● WHAT IS BEING ASKED
Would you retype exactly the lines below, starting with the one that has "StraightG_USDJPY" and going on through the one that has "Fresh Foam X 880v12 M880Q12", with no pictures and nothing else?

● LISTED RECORDS

= = = = =

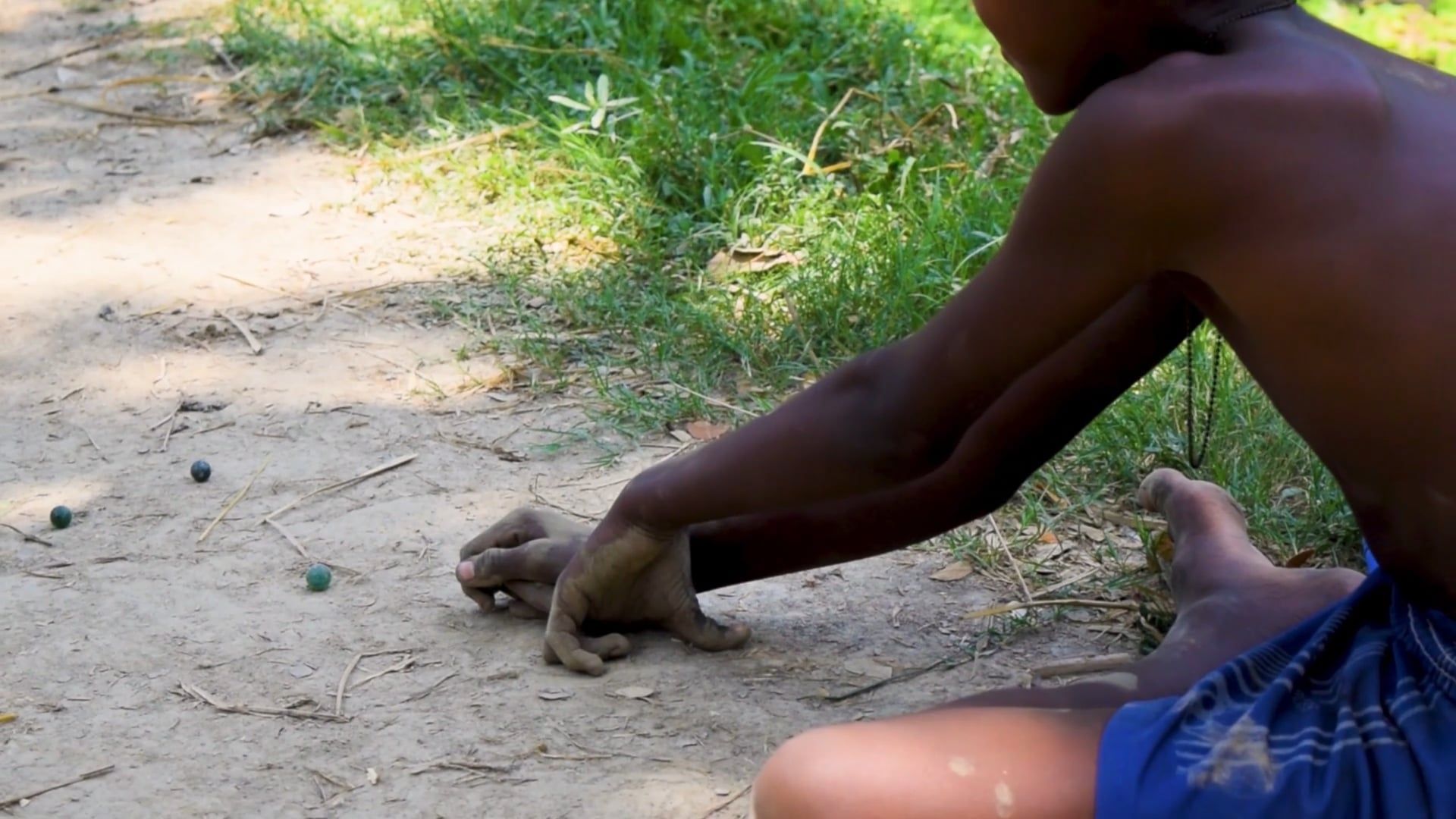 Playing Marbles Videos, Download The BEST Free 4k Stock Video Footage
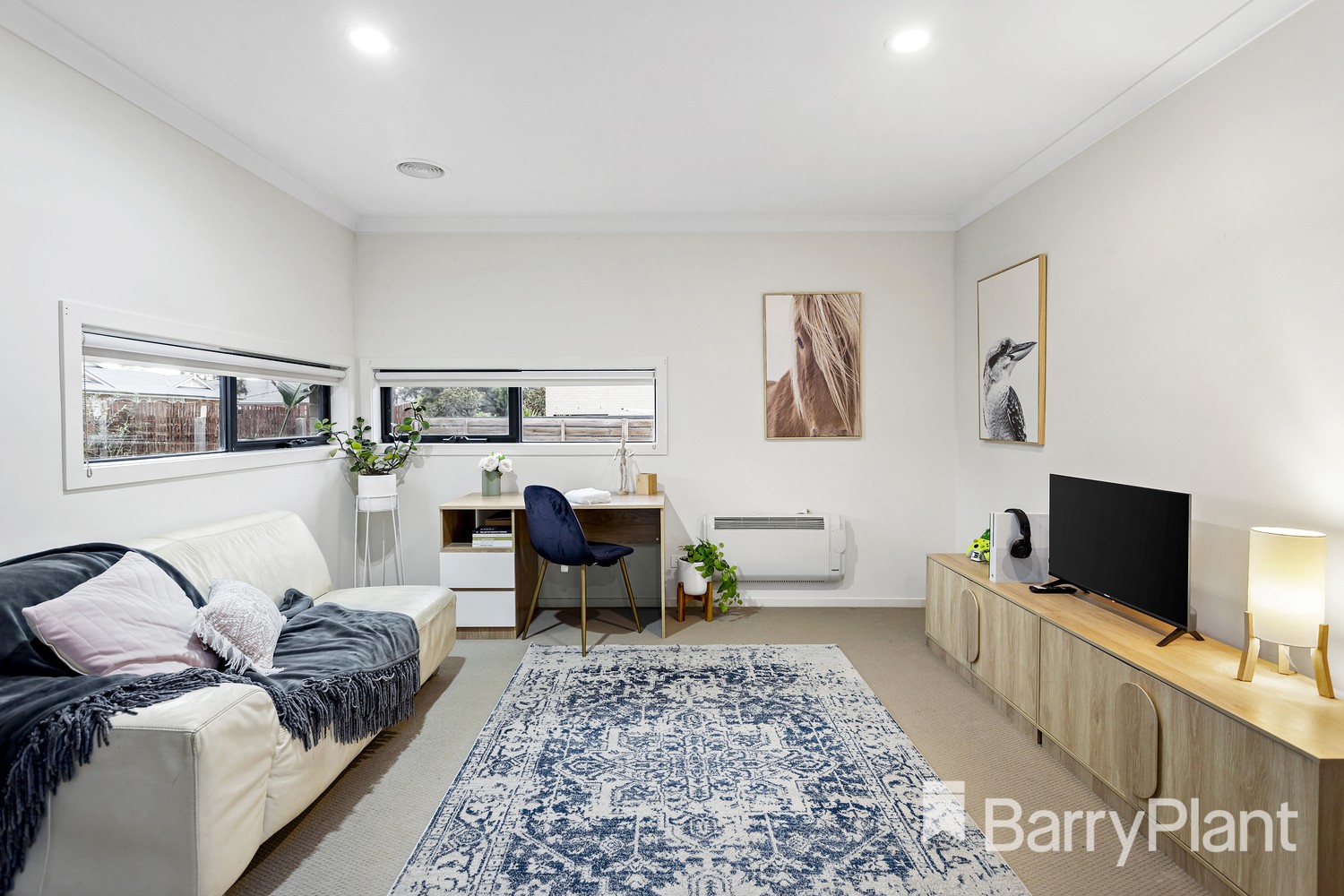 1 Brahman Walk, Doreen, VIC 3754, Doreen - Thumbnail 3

= = = = =

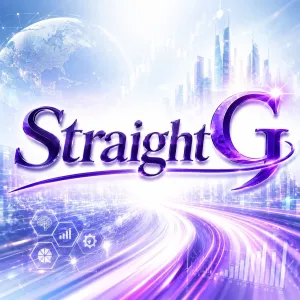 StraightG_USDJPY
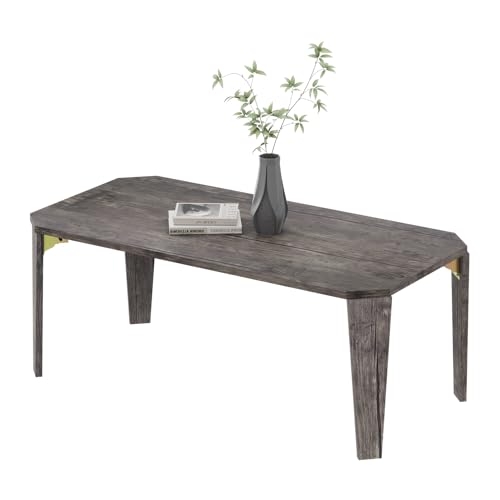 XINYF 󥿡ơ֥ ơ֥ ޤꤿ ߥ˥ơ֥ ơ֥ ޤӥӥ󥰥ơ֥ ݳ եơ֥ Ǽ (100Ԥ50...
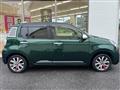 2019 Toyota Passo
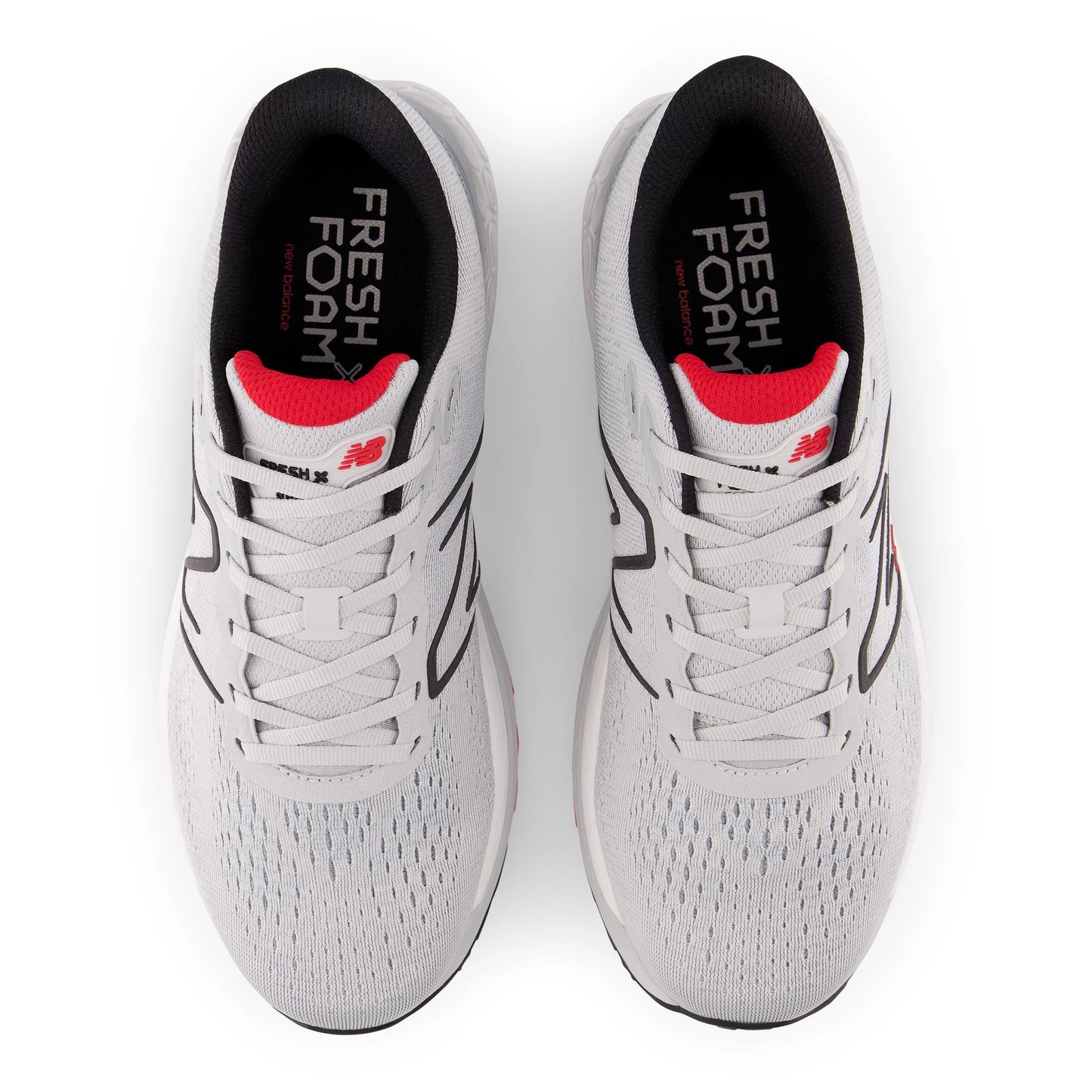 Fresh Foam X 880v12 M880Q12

= = = = =

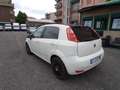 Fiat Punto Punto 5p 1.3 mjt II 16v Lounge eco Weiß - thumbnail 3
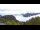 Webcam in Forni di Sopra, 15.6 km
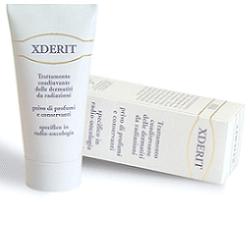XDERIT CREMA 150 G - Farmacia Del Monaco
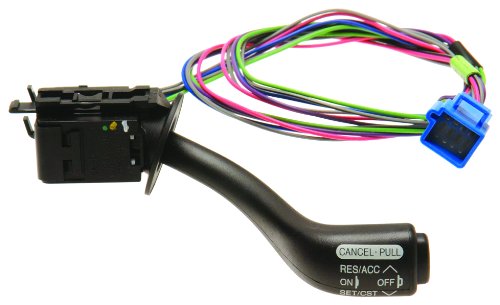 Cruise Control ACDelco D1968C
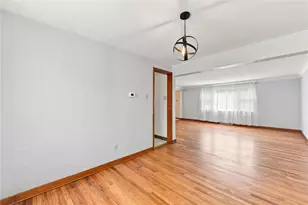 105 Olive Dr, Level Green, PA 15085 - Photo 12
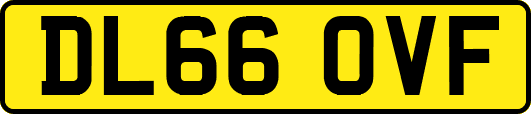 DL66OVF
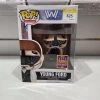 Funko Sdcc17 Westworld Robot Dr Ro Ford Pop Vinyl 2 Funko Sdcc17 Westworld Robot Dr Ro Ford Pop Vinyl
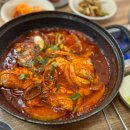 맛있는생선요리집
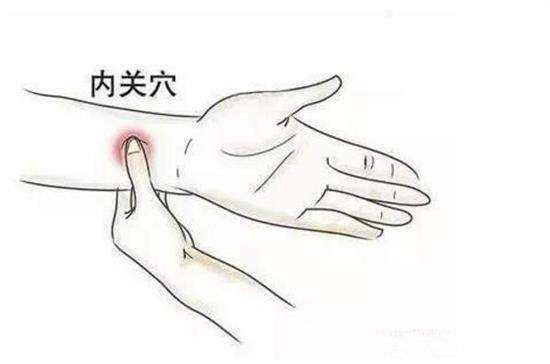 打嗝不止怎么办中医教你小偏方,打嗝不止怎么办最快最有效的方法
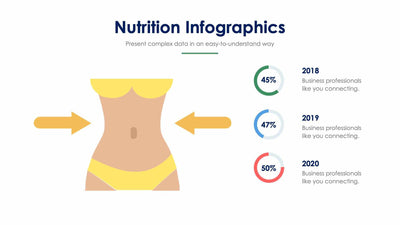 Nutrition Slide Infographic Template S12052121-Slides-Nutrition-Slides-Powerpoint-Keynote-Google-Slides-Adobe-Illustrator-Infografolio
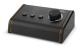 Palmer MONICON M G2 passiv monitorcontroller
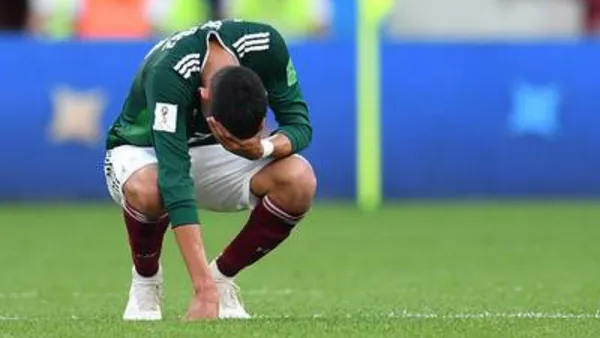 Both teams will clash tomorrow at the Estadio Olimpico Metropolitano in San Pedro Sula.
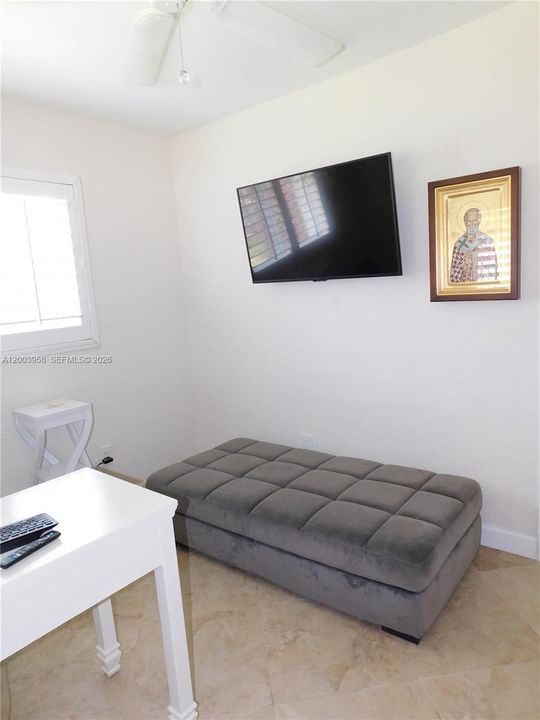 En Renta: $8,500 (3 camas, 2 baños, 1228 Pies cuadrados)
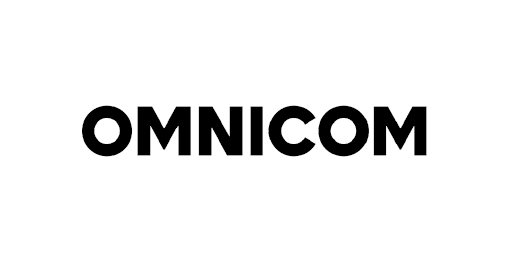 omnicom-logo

= = = = =

● RESPONSE
 StraightG_USDJPY
 XINYF 󥿡ơ֥ ơ֥ ޤꤿ ߥ˥ơ֥ ơ֥ ޤӥӥ󥰥ơ֥ ݳ եơ֥ Ǽ (100Ԥ50...
 2019 Toyota Passo
 Fresh Foam X 880v12 M880Q12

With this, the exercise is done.